Kinley was a professional engineer and served as president of the family foundry and engineering company in Lunenburg for over 50 years. He also served as president of various trade associations, was heavily involved in environmental activities, chaired the Bluenose Atlantic Coastal Action Program, and was the Canadian member of the Duke of Edinburgh's first study conference. In 2002, he was appointed a member of the Order of Nova Scotia and awarded the Queen Elizabeth II Golden Jubilee Medal.
Myra Ava Freeman was born in Saint John, New Brunswick, and graduated from Dalhousie University with a Bachelor of Arts and a Bachelor of Education. While teaching in the Halifax District and the Halifax Regional School Boards, she served on numerous boards and foundations in the community.
She was appointed Lieutenant Governor in 2000, notable because she was the first woman to hold the position in its 400-year history, and she was the first Jewish Lieutenant Governor in Canada.
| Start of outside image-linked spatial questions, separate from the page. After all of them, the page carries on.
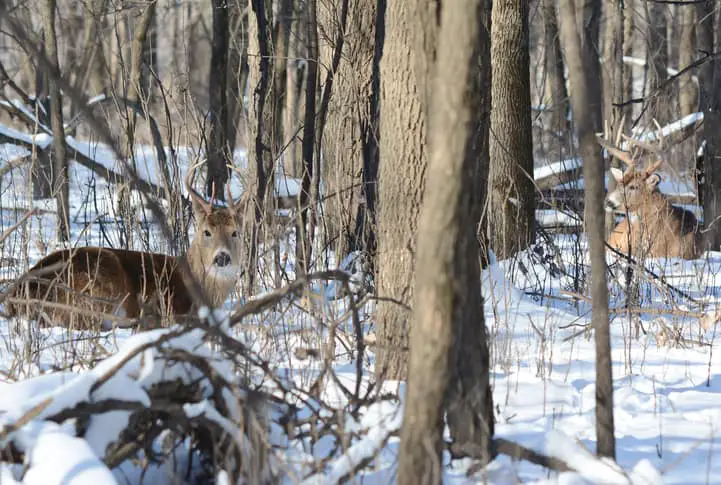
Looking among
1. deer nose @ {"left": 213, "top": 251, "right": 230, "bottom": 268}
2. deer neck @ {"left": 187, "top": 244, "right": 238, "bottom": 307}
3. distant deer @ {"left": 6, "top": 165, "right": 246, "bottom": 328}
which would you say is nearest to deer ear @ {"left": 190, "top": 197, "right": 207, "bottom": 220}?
distant deer @ {"left": 6, "top": 165, "right": 246, "bottom": 328}

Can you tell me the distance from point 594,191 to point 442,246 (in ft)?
2.10

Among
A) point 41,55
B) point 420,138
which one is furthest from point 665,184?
point 41,55

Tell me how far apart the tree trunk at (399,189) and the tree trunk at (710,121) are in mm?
5852

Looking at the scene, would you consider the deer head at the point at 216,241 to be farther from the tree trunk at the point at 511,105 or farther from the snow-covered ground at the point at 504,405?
the tree trunk at the point at 511,105

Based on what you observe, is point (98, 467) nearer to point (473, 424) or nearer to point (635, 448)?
point (473, 424)

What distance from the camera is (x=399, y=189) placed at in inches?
159

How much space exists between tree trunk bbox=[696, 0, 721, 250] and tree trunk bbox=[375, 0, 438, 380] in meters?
5.85

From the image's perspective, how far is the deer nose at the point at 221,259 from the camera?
26.0ft

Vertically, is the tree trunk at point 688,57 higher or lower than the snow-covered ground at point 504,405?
higher

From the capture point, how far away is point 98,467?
7.99 feet

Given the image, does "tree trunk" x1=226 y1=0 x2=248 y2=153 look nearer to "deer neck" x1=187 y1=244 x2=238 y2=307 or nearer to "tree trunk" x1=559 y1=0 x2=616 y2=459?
"deer neck" x1=187 y1=244 x2=238 y2=307

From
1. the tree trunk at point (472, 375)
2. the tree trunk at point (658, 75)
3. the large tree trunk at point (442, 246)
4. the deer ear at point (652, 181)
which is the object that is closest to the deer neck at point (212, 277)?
the tree trunk at point (658, 75)

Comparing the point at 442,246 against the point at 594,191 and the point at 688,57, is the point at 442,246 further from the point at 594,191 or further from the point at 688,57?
the point at 688,57

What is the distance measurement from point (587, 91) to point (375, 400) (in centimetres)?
114
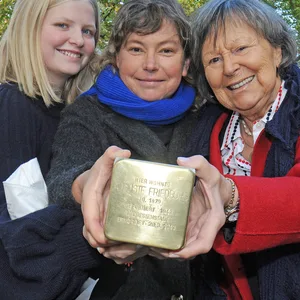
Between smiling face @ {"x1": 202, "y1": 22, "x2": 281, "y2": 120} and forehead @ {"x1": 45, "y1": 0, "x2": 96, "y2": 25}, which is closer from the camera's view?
smiling face @ {"x1": 202, "y1": 22, "x2": 281, "y2": 120}

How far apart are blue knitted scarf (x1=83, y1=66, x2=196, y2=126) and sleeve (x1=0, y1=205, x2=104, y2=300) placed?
Result: 64 centimetres

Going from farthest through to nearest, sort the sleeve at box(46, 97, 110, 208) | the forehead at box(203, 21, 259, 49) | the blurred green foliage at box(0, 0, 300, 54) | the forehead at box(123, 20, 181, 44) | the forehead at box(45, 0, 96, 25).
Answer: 1. the blurred green foliage at box(0, 0, 300, 54)
2. the forehead at box(45, 0, 96, 25)
3. the forehead at box(123, 20, 181, 44)
4. the forehead at box(203, 21, 259, 49)
5. the sleeve at box(46, 97, 110, 208)

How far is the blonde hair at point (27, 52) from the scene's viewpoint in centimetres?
226

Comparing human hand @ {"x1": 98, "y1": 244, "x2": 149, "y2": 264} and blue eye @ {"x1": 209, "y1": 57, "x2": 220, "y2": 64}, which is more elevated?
blue eye @ {"x1": 209, "y1": 57, "x2": 220, "y2": 64}

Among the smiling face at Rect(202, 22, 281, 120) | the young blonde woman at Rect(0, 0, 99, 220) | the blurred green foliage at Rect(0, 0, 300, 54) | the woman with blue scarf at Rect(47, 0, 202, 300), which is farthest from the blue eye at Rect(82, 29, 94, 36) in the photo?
the blurred green foliage at Rect(0, 0, 300, 54)

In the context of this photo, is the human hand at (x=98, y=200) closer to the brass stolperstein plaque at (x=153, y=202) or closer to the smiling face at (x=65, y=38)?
the brass stolperstein plaque at (x=153, y=202)

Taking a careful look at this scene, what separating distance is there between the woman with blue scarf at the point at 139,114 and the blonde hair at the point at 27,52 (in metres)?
0.29

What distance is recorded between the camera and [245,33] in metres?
1.86

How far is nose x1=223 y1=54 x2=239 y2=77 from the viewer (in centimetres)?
190

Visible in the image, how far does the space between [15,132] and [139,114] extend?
23.2 inches

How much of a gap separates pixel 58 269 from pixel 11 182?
0.46 metres

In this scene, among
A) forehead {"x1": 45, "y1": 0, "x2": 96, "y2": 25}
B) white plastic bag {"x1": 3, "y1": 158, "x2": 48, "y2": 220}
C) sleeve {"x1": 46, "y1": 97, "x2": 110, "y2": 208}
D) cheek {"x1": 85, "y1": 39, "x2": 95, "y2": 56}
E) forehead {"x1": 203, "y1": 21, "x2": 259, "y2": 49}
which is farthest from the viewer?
cheek {"x1": 85, "y1": 39, "x2": 95, "y2": 56}

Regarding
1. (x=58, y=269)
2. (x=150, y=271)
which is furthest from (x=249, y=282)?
(x=58, y=269)

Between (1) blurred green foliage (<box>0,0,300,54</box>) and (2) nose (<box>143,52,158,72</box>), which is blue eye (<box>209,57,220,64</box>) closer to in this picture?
(2) nose (<box>143,52,158,72</box>)
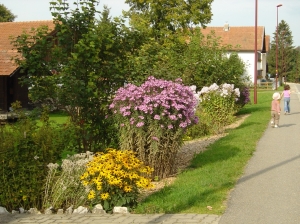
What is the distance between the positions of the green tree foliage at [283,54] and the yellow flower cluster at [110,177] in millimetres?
98119

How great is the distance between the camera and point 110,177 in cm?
718

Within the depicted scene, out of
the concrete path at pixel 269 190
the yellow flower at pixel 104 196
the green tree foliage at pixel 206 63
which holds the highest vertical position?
the green tree foliage at pixel 206 63

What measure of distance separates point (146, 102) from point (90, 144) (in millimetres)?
1780

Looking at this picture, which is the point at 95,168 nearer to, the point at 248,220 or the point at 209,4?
the point at 248,220

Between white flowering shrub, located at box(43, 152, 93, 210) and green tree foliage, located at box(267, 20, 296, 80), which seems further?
green tree foliage, located at box(267, 20, 296, 80)

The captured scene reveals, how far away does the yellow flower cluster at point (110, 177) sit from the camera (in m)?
7.24

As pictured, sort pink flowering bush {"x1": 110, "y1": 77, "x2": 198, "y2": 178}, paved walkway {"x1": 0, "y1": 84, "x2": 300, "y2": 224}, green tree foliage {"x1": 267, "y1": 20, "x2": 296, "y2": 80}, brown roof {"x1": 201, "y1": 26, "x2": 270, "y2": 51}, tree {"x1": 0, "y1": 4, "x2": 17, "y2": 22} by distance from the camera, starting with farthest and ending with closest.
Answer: green tree foliage {"x1": 267, "y1": 20, "x2": 296, "y2": 80}
brown roof {"x1": 201, "y1": 26, "x2": 270, "y2": 51}
tree {"x1": 0, "y1": 4, "x2": 17, "y2": 22}
pink flowering bush {"x1": 110, "y1": 77, "x2": 198, "y2": 178}
paved walkway {"x1": 0, "y1": 84, "x2": 300, "y2": 224}

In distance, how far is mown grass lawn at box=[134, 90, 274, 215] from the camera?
7.38 meters

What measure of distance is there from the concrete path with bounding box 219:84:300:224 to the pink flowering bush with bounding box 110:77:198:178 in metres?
1.45

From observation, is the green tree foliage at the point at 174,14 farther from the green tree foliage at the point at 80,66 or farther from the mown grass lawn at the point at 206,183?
the green tree foliage at the point at 80,66

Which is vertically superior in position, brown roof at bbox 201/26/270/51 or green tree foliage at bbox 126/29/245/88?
brown roof at bbox 201/26/270/51

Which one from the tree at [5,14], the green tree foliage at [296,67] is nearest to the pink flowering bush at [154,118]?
the tree at [5,14]

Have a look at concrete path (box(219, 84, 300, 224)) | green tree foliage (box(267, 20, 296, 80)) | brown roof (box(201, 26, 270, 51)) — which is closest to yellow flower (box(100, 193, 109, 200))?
concrete path (box(219, 84, 300, 224))

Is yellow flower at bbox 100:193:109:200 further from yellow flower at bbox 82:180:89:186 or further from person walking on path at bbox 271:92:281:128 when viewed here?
person walking on path at bbox 271:92:281:128
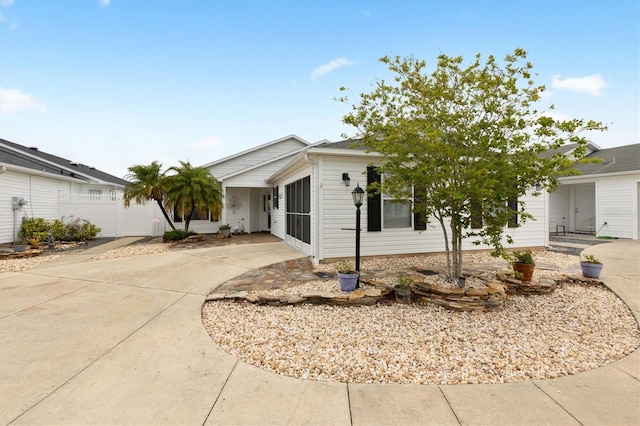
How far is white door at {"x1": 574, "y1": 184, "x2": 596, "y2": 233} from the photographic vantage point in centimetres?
1396

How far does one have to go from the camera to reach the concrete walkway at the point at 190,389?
2.08m

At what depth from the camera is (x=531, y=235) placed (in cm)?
920

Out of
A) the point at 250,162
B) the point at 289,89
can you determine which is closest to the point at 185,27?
the point at 289,89

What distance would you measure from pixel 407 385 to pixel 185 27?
36.1ft

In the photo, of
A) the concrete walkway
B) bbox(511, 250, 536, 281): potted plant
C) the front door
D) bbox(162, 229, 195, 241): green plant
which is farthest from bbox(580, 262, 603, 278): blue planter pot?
the front door

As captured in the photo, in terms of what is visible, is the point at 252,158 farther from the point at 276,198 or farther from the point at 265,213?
the point at 276,198

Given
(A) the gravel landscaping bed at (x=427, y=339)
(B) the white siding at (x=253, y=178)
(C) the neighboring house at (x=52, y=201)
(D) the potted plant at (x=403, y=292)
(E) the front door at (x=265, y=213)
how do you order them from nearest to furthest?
(A) the gravel landscaping bed at (x=427, y=339) < (D) the potted plant at (x=403, y=292) < (C) the neighboring house at (x=52, y=201) < (B) the white siding at (x=253, y=178) < (E) the front door at (x=265, y=213)

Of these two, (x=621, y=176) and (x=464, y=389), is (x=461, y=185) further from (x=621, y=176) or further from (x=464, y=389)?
(x=621, y=176)

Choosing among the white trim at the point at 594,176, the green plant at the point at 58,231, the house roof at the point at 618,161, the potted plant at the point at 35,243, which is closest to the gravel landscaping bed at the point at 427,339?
the potted plant at the point at 35,243

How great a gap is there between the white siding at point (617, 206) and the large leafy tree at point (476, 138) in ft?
36.0

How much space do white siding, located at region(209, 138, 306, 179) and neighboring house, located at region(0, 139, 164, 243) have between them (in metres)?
3.91

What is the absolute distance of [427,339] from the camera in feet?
11.0

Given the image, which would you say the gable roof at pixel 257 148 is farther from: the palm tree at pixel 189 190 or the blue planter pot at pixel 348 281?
the blue planter pot at pixel 348 281

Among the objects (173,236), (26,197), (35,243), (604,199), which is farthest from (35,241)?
(604,199)
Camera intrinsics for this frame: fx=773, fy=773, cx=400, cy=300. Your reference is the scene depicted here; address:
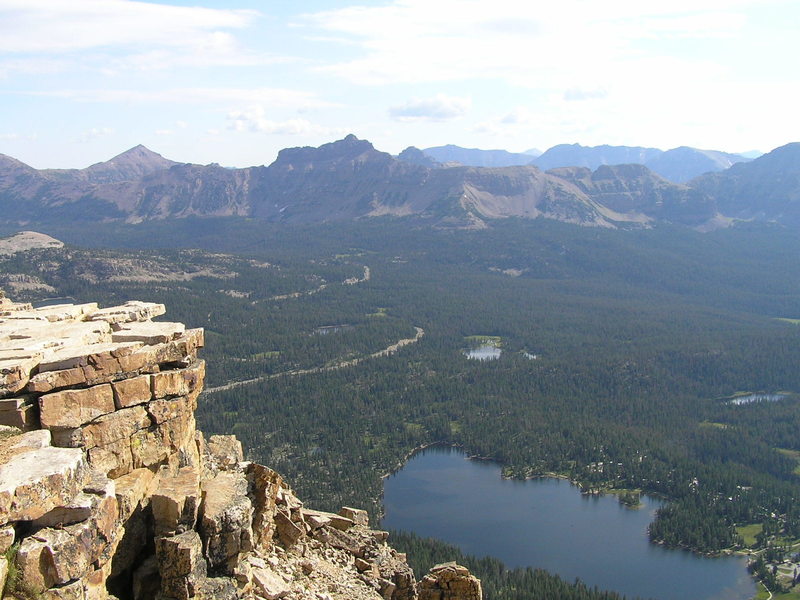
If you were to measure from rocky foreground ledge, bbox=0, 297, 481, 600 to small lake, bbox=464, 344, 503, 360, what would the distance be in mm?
Result: 150475

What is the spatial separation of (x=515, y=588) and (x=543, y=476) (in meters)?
38.6

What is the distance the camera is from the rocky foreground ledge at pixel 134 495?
1936cm

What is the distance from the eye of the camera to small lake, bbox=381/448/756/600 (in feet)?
273

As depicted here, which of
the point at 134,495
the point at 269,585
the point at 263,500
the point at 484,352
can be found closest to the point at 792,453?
the point at 484,352

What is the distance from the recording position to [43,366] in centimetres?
2352

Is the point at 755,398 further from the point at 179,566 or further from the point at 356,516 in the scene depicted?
the point at 179,566

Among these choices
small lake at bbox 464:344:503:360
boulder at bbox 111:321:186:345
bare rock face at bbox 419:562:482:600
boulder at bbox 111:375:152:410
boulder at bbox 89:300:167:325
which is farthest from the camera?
small lake at bbox 464:344:503:360

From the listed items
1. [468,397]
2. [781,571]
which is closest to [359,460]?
[468,397]

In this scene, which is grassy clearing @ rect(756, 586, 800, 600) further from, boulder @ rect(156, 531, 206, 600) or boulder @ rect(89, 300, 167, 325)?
boulder @ rect(156, 531, 206, 600)

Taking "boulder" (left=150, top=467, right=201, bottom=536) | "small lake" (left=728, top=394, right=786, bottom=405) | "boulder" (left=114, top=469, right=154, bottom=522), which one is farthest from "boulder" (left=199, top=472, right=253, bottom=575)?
"small lake" (left=728, top=394, right=786, bottom=405)

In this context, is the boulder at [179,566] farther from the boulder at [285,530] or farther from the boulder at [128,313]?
the boulder at [128,313]

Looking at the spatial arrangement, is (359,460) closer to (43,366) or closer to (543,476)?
(543,476)

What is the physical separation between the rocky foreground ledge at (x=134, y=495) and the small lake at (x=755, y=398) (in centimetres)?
13825

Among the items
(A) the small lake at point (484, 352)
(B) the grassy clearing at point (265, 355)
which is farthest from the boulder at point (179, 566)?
(A) the small lake at point (484, 352)
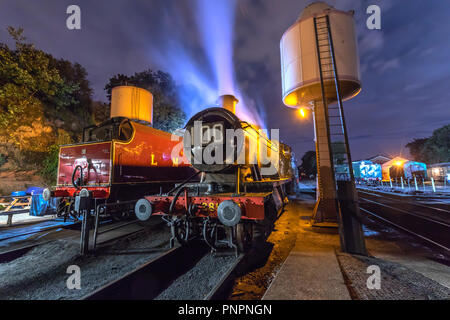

With the introduction of the Order of Nova Scotia in 2002, she became its first chancellor. In 2002, she was awarded the Queen Elizabeth II Golden Jubilee Medal and in 2008, she was appointed member of the Order of Canada.
While Lieutenant Governor she was appointed as the Honorary Captain (Navy) to Maritime Forces Atlantic in 2003, an appointment she held until 2015. For her distinguished service in this latter role, she was awarded the Meritorious Service Medal in 2012.
Born in Whitney Pier, Nova Scotia, The Hon. Mayann Francis was the first African Nova Scotian, and only the second woman to hold the position of Lieutenant Governor. She was also the first permanent female Director and CEO of the Nova Scotia Human Rights Commission, and the first woman to be appointed Ombudsman in Nova Scotia.
Prior to becoming Lieutenant Governor, Ms. Francis earned a Masters Degree in Public Administration from New York University and went on to hold a number of senior positions in the private and public sectors in both the U.S. and Canada. She also worked on a variety of projects in Canada, the United States and overseas and served on numerous boards.
In 2008, Ms. Francis was awarded an Honorary Doctorate in Humane Letters from Mount Saint Vincent University. From 2008-2012 she was Honorary Lieutenant Colonel of 3 Intelligence Company. In 2010, the University of the West Indies awarded her the Luminary Award in recognition of her public service and outstanding citizenship.
John James Grant was installed as the 32nd Lieutenant Governor of Nova Scotia on April 12, 2012.
Born in New Glasgow, Brigadier-General The Hon. John James Grant Honour graduated from Mount Allison University with a Bachelor of Commerce degree and earned the designation as a Registered Industrial Accountant.
In addition to an active business life as co-owner of J.J. Grant Ltd Castle Building Centre, Brigadier-General Grant was a long serving member of Her Majesty’s Canadian Forces. Rising to the rank of Brigadier-General, he served in his final positions as Commander of Atlantic Militia Area and then as Chief of Staff Reserves for the Canadian Army.
In 1979, he was appointed an Officer of the Order of Military Merit and was subsequently promoted to Commander of the Order. Following his retirement from the Canadian Forces he went on to serve as Honorary Lieutenant Colonel of both the 1st Battalion, The Nova Scotia Highlanders (North) and the 2nd Battalion, The Nova Scotia Highlanders (Cape Breton).